= Exercise objective =
What lines in the following entries hold the word "burst"? Copy each one.

= Extracted material =
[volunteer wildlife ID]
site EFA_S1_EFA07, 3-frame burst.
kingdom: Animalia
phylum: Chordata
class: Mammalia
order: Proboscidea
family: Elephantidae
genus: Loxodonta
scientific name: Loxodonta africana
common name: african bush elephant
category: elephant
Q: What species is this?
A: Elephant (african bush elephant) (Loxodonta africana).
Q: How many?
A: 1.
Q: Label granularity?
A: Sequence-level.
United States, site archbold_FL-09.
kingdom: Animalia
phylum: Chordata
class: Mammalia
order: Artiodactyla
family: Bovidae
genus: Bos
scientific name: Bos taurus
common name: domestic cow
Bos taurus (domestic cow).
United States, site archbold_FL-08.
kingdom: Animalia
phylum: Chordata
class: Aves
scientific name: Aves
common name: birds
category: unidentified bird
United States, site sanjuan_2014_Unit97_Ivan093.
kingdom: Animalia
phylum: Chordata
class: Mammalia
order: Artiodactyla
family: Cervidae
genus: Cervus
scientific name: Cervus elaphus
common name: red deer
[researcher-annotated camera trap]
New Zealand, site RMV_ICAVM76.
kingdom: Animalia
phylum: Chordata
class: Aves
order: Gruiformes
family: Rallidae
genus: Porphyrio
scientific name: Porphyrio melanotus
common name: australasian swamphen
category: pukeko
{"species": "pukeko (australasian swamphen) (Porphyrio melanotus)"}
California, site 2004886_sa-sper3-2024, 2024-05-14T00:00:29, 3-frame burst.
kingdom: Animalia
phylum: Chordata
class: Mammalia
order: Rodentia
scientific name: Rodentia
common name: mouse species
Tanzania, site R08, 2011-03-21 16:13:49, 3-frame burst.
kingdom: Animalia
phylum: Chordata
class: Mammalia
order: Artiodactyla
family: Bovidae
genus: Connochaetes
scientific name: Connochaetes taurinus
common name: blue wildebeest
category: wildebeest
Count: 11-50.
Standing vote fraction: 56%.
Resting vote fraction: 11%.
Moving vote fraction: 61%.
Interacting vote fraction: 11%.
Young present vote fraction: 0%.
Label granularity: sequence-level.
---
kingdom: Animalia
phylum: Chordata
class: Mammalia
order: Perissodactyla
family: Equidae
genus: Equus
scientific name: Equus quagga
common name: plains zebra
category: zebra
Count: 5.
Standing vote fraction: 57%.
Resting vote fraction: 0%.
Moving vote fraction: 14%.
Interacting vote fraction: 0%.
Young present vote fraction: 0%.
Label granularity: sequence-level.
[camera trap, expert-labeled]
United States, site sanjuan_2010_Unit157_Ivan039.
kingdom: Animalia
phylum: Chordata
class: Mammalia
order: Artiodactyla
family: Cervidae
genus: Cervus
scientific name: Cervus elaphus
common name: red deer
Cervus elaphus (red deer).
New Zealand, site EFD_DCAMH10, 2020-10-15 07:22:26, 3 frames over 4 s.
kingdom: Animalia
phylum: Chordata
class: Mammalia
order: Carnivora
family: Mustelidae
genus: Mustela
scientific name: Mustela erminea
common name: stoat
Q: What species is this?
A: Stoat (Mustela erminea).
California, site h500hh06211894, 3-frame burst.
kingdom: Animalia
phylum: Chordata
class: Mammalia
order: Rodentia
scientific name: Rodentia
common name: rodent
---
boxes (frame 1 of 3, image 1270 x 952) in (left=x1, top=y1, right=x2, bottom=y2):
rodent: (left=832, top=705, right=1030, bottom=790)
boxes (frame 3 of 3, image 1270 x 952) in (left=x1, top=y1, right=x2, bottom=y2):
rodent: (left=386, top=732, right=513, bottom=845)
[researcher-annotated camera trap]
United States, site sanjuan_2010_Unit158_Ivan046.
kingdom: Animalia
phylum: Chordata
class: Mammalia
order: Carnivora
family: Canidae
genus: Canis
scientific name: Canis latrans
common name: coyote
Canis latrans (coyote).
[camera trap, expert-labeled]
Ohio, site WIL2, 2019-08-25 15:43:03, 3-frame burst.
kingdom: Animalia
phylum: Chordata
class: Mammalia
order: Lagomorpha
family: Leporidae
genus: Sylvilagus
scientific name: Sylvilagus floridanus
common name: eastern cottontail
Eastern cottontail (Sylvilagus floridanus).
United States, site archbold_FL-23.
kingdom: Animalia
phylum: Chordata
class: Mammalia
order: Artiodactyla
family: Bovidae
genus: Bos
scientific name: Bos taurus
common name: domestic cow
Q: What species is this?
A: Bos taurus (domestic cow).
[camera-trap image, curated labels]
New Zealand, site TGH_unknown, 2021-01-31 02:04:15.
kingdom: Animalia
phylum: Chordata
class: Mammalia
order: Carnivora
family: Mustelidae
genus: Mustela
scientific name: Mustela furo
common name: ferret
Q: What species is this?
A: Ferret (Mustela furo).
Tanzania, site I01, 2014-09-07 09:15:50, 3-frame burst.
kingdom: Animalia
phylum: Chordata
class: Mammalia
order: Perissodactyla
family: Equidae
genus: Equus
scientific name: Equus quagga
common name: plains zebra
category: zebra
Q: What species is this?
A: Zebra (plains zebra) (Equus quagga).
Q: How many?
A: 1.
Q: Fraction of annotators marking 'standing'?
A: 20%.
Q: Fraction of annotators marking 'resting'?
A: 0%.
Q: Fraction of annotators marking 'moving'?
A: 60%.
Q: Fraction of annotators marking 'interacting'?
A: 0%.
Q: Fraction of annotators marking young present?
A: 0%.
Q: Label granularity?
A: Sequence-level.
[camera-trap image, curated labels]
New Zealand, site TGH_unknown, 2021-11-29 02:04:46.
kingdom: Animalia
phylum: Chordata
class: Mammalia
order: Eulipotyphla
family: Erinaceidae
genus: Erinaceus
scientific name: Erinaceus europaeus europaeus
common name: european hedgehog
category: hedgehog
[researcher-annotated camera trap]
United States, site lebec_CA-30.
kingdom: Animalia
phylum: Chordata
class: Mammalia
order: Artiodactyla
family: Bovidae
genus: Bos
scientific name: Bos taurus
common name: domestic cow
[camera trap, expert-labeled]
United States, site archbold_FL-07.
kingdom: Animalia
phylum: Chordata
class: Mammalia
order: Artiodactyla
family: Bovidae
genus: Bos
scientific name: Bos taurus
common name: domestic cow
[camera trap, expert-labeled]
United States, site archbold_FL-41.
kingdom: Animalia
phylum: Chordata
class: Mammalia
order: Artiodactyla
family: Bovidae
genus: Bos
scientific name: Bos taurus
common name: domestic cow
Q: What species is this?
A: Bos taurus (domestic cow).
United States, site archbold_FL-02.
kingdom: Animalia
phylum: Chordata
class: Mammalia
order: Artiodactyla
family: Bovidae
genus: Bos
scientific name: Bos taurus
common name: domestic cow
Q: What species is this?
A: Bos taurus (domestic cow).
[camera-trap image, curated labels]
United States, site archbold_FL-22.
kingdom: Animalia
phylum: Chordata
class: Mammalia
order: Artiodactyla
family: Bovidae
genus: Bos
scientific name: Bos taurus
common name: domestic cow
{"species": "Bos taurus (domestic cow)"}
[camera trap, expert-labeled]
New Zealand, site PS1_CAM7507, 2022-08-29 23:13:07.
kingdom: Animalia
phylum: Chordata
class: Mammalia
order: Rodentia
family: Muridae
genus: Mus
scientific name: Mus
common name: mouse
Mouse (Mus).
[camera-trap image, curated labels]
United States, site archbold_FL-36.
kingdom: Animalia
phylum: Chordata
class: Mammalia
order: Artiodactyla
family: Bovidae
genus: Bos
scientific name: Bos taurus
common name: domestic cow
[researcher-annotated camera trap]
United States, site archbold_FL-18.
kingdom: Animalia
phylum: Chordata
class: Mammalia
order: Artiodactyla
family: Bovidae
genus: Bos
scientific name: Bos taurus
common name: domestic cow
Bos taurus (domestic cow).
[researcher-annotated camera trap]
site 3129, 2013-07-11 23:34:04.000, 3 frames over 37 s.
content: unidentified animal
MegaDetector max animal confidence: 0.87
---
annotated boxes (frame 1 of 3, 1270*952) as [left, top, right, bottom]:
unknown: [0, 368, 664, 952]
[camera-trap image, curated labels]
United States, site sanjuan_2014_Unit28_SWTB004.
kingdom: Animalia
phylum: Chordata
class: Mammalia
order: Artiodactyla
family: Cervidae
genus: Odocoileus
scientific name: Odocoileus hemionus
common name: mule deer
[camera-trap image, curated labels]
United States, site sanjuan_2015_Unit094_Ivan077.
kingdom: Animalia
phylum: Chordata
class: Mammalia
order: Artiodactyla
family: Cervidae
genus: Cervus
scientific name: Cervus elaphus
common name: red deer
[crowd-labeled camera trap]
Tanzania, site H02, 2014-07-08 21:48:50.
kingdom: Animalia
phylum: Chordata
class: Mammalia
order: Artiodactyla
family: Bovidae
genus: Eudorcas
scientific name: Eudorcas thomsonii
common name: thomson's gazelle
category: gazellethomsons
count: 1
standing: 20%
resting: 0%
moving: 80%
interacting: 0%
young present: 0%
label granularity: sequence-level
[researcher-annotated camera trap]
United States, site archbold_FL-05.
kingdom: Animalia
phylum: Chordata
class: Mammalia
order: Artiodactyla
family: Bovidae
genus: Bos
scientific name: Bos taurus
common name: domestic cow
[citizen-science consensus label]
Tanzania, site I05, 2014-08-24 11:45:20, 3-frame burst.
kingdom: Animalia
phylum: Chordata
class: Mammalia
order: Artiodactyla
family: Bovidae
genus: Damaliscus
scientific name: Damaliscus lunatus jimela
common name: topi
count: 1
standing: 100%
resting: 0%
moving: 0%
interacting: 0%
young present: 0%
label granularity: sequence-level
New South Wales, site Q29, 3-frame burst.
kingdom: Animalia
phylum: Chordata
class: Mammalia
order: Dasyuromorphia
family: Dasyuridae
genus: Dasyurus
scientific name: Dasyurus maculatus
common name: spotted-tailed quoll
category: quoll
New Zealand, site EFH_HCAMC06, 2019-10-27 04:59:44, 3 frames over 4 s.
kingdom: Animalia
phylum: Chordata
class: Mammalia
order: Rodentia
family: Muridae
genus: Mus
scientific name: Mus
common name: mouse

= Reply to the exercise =
site EFA_S1_EFA07, 3-frame burst.
California, site 2004886_sa-sper3-2024, 2024-05-14T00:00:29, 3-frame burst.
Tanzania, site R08, 2011-03-21 16:13:49, 3-frame burst.
California, site h500hh06211894, 3-frame burst.
Ohio, site WIL2, 2019-08-25 15:43:03, 3-frame burst.
Tanzania, site I01, 2014-09-07 09:15:50, 3-frame burst.
Tanzania, site I05, 2014-08-24 11:45:20, 3-frame burst.
New South Wales, site Q29, 3-frame burst.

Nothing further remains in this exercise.